This Week In Film History, 02.24.13

KongFebruary 25, 1906: Future Universal Pictures president Carl Laemmle enters the moving pictures business with Chicago’s first nickelodeon, the White Front Theater.

March 2, 1906: Biograph Studios wins appeal of kinetoscope inventor Edison’s patent claims, preventing (temporarily) a potential monopoly on the making of movies. 

February 27, 1920: German expressionist painting and design are captured to great effect in Robert Wiene‘s The Cabinet of Dr. Caligari.

March 1, 1924:  The first of Walt Disney’s Alice short subjects, mixing live-action and animation, Alice’s Day at Sea, is released.

March 1, 1926: Young British director Alfred Hitchcock releases his first finished, credited work, The Pleasure Garden.

March 2, 1933: “The Eighth Wonder of the World,” King Kong, is unleashed on New York by RKO Pictures, during its hair-raising premiere.

February 27, 1934: A lawsuit against MGM’s Rasputin and the Empress results in the now-familiar “The events and characters in this film are fictional…” disclaimer.

February 27, 1935: It Happened One Night makes Academy Award history by taking Best Picture, Actor, Actress and Director.

March 2, 1939: B-Western hero John Wayne is catapulted to stardom when he plays the Ringo Kid in John Ford‘s hit frontier drama Stagecoach.

February 27, 1940: With a host of extraordinary films on the ballot, the Oscars are nearly swept by Selznick’s Gone With the Wind, which takes home nine.

March 1, 1973: A New York court rules the adult movie Deep Throat to be obscene.
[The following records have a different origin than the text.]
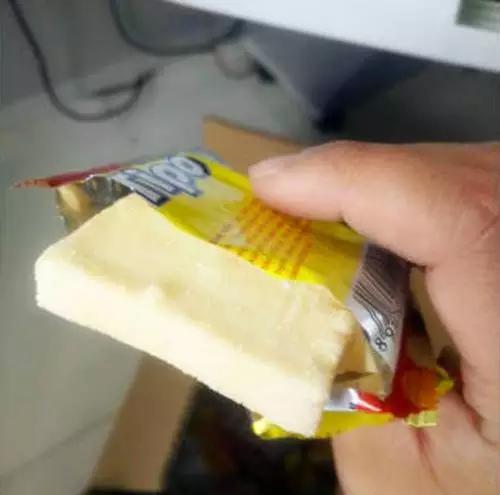 吃货，送你一份办公室偷吃指南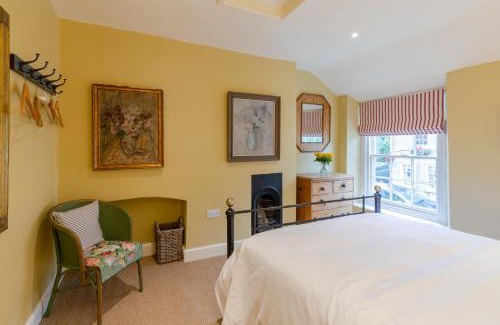 Charlbury House | Vine Cottage, Charlbury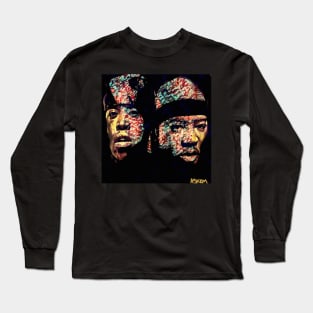 M.O.P by Askem Long Sleeve T-Shirt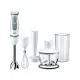 Блендер Braun MQ5237WH белый
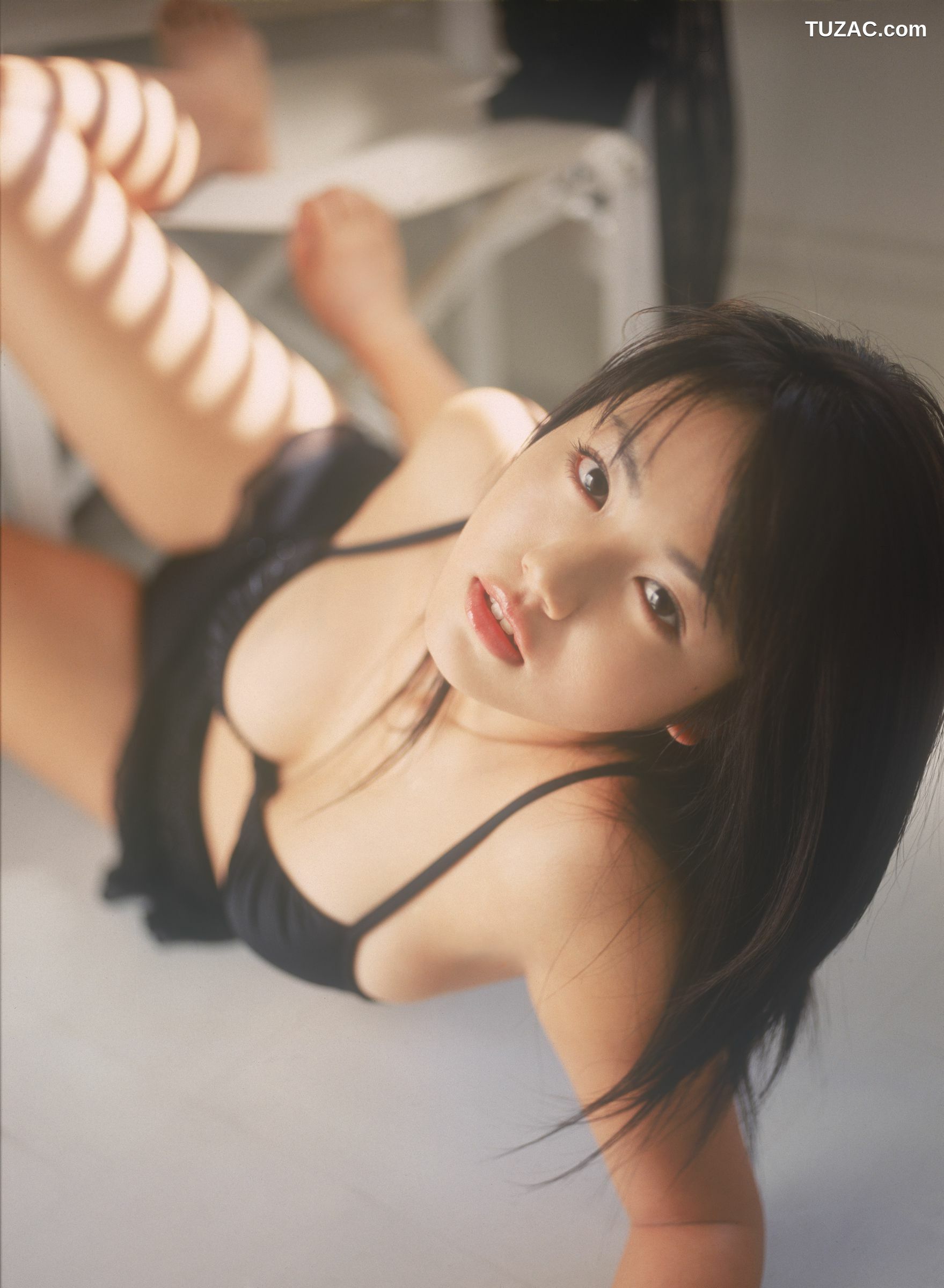 NS Eyes_ SF-No.603 Sayaka Isoyama 矶山沙耶香/磯山さやか 写真集[24P]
A fine double the film’s box office receipts is imposed.

March 1, 1978: Charlie Chaplin‘s body is stolen from his grave in Vevey, Switzerland, and held for ransom. Police will recover it on May 18th.

March 1, 1984: William Powell, consummate urbane leading man of the ’20s through the ’40s, dies at age 91.

March 2, 1984: Actor-turned-director Rob Reiner makes an auspicious debut with his acclaimed comedy This Is Spinal Tap.